Formed in 1958 in New York City by choreographer and dancer Alvin Ailey, the company is made up of 30 dancers. It's been recognized as far up the chain as Congress, in a resolution that calls the company a vital American “Cultural Ambassador to the World” for celebrating the African-American cultural experience and the American modern dance tradition.

In Louisville, the company will be performing several of its signature pieces, including "Night Creature," "After The Rain," "Four Corners" and "Revelations."

"We close with Revelation, and as I’ve said, I’ve seen it around the world," Rink says. "No matter where we go it touches people and moves everybody, and I promise you, by the end of the performance, everyone will be on their feet.”

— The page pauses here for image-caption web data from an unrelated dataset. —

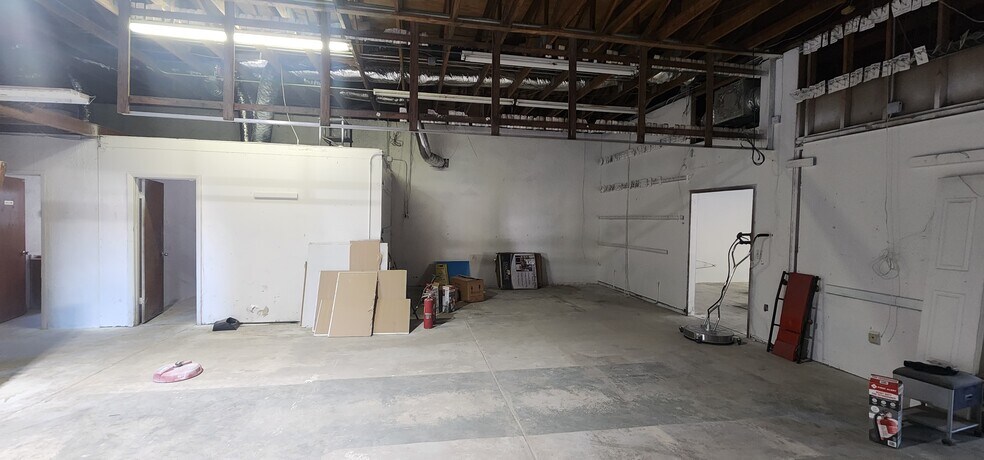 More Photos Of 284 S Center St, Pierson Auto Repair For Lease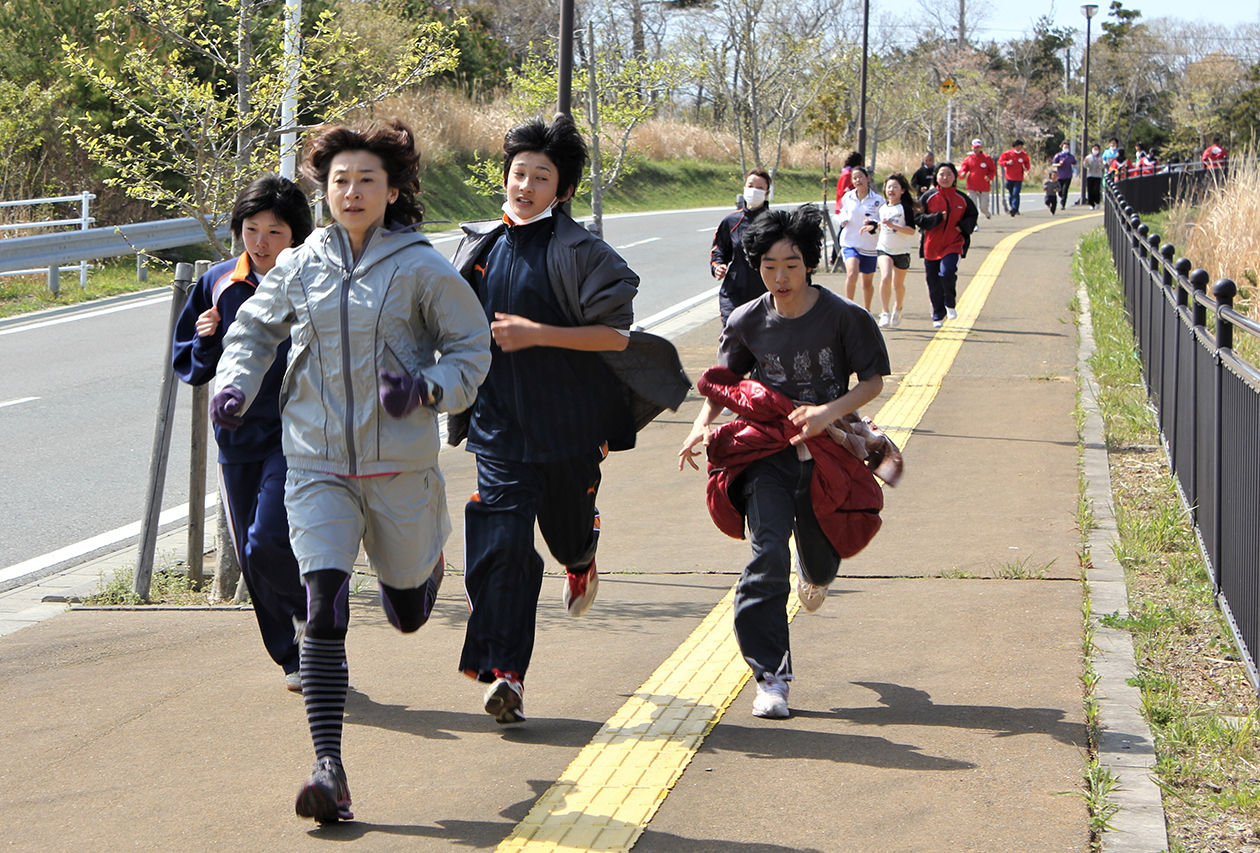 谷川さんの後方に子どもたちが続々と続いて走っている
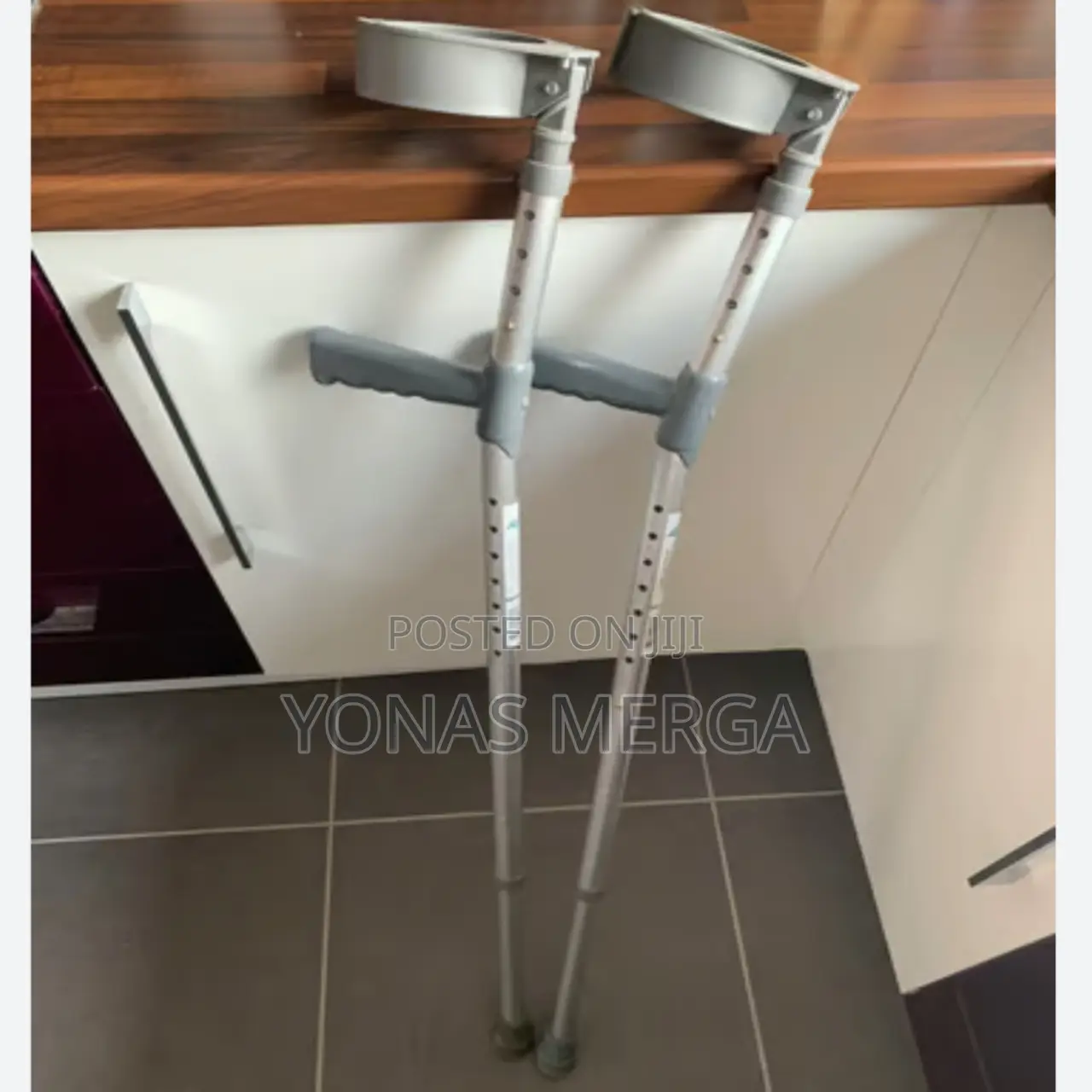 Elbow Crutches \ለግራና ቀኝ እጅ¶Crutches|ያለረዳት ያስኬዳል<Crutches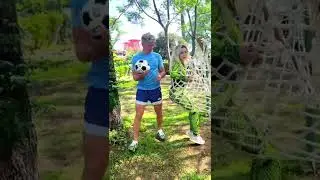 АЛЕКС ПОМОГ ЗМЕЙКЕ,ОНА ЗАСТРЯЛА🤾🏼‍♂️🤾🏼‍♂️😜ГДЕ ЭТО❓😳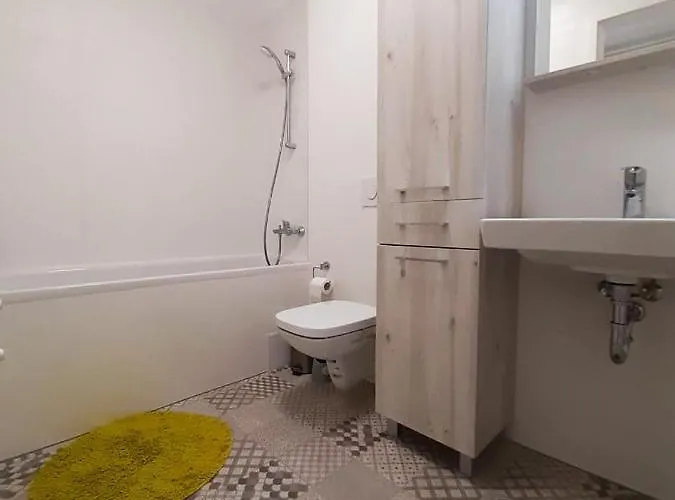 Апартаменти Bright&cozy Coresi C2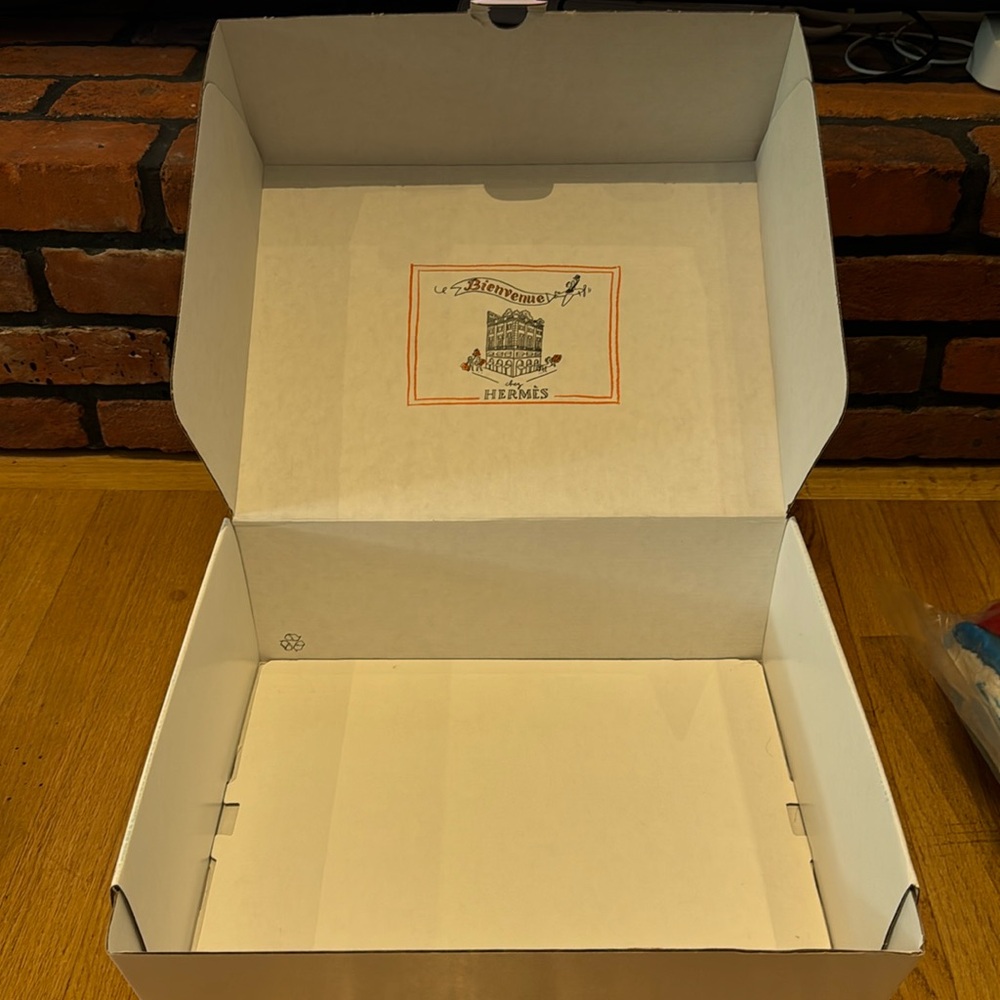 Hermes shipping box for necklace.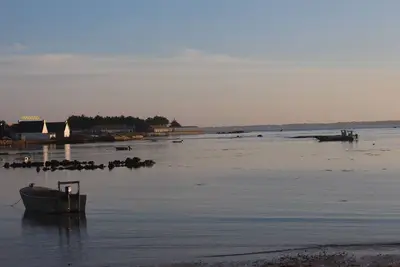 Image de \"Babord\" Joli appartement vue et accès mer au Bout Du Monde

Prior to being named executive director in January 2013, Rink served the Ailey organization -- a multifaceted institution that encompasses Alvin Ailey American Dance Theater, Ailey II, The Ailey School, Ailey Arts in Education & Community Programs, and the Ailey Extension -- in a number of roles.

When the company celebrated its 50th anniversary in 2008, Rink supervised an 18-month celebration, including events, promotions, collaborations and special performances, bringing a new level of public awareness to the Ailey organization. In his current role, Rink runs the business side of the organization while working alongside artistic director Robert Battle.

While in Louisville, Rink will be receiving an award for his accomplishments from Walden Theatre. But he intends to turn it into an opportunity to inspire current students at the theater.

“While here I will see a lot of friends from Walden,” Rink says. “I’m talking actually to students tomorrow at Walden, too, so that will be one of those full-circle moments.”